Is Your Business Ready for the Programmable World?

Information Week Data Innovation queries if your business is ready for the programmable world. 

The programmable world from writing software codes to running machines to computing efficiently would be on the verge of programming the world. It would be a long-drawn effort, the contours and time unknown, but its direction is apparent.
The typical elements of software will become a part of our day-to-day life, bringing control, customization and automation to the increasingly entangled world around us. The experiences would be under your control. How different would it be from the world we live in today?

Is Your Business Ready for the Programmable World?

The programmable world will be a turning point for businesses and society. Businesses that prepare first will be best positioned to succeed.

Imagine a world where the environment around you is as programmable as software: a world where control, customization, and automation are enmeshed in our surroundings. In this world, people can command their physical environment to meet their own needs, choosing what they see, interact with and experience. Meanwhile, businesses leverage this enhanced programmability to reinvent their operations, subsequently building and delivering new experiences for their customers.

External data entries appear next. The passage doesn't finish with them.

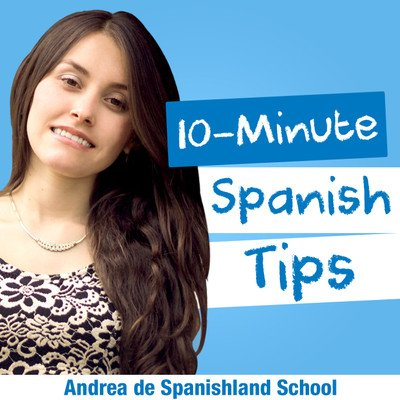 Spanishland School Podcast: Learn Spanish Tips That Improve Your Fluency in 10 Minutes or Less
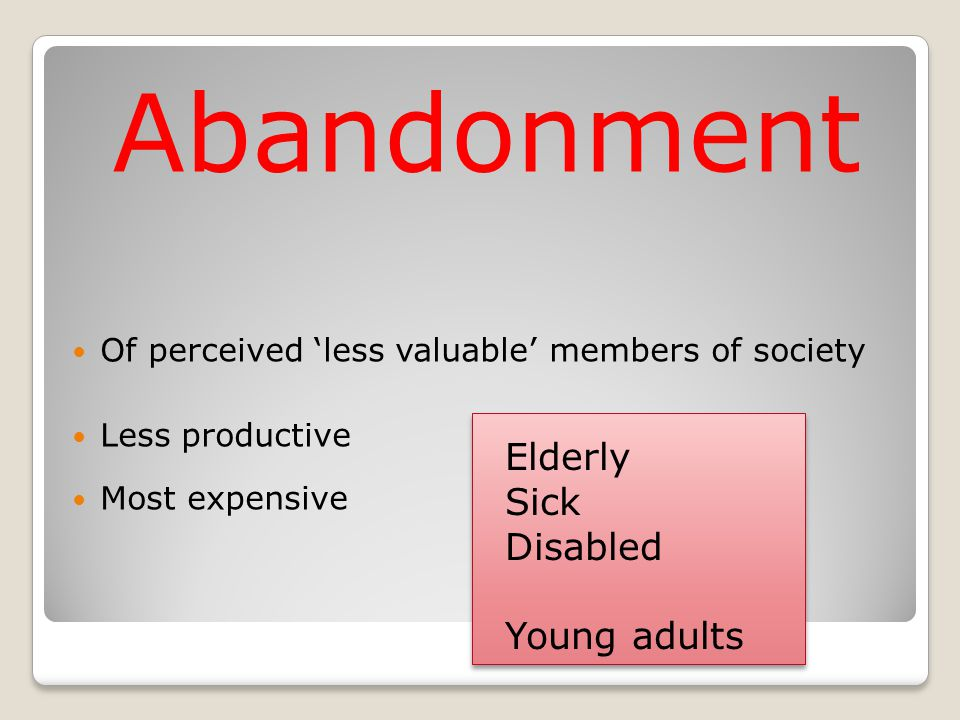 Abandonment Of perceived 'less valuable' members of society Less productive Most expensive Elderly Sick Disabled Young adults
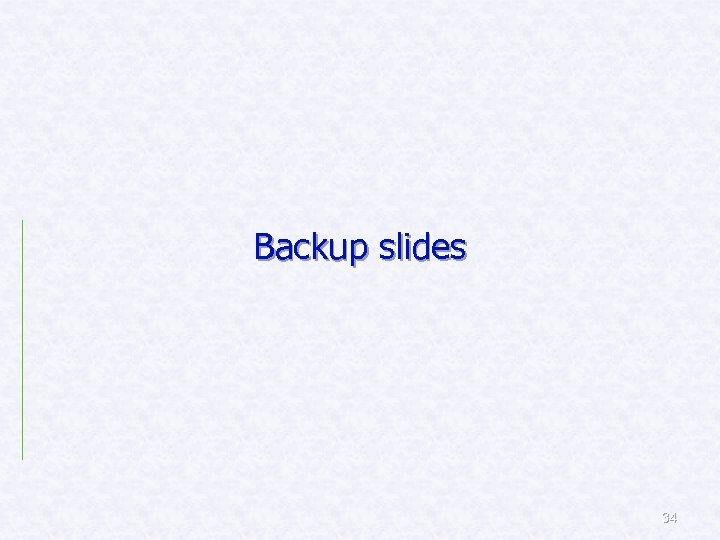 Backup slides 34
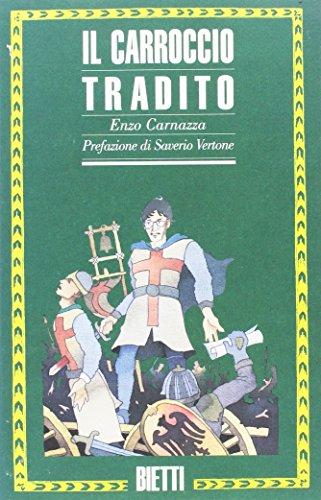 Il carroccio tradito (Biblioteca Bietti) por Enzo Carnazza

Already, nearly 80% of executives surveyed believe that programming the physical environment will emerge as a competitive differentiation in their industry. An early example of what’s to come in this space is Amazon’s Sidewalk service. For years, Amazon deployed hundreds of millions of Echo, Ring and Tile products in neighborhoods worldwide. Sidewalk creates a Bluetooth network that can extend connectivity up to half a mile beyond Wi-Fi range and lets anyone with compatible devices connect. If your dog escapes, a Tile tracker on its collar could stay connected thanks to Sidewalk bridges from your neighbors’ homes. This approach of connecting existing IoT devices to create instant smart neighborhoods hints at the power that connecting other, even more sophisticated technologies will soon unleash.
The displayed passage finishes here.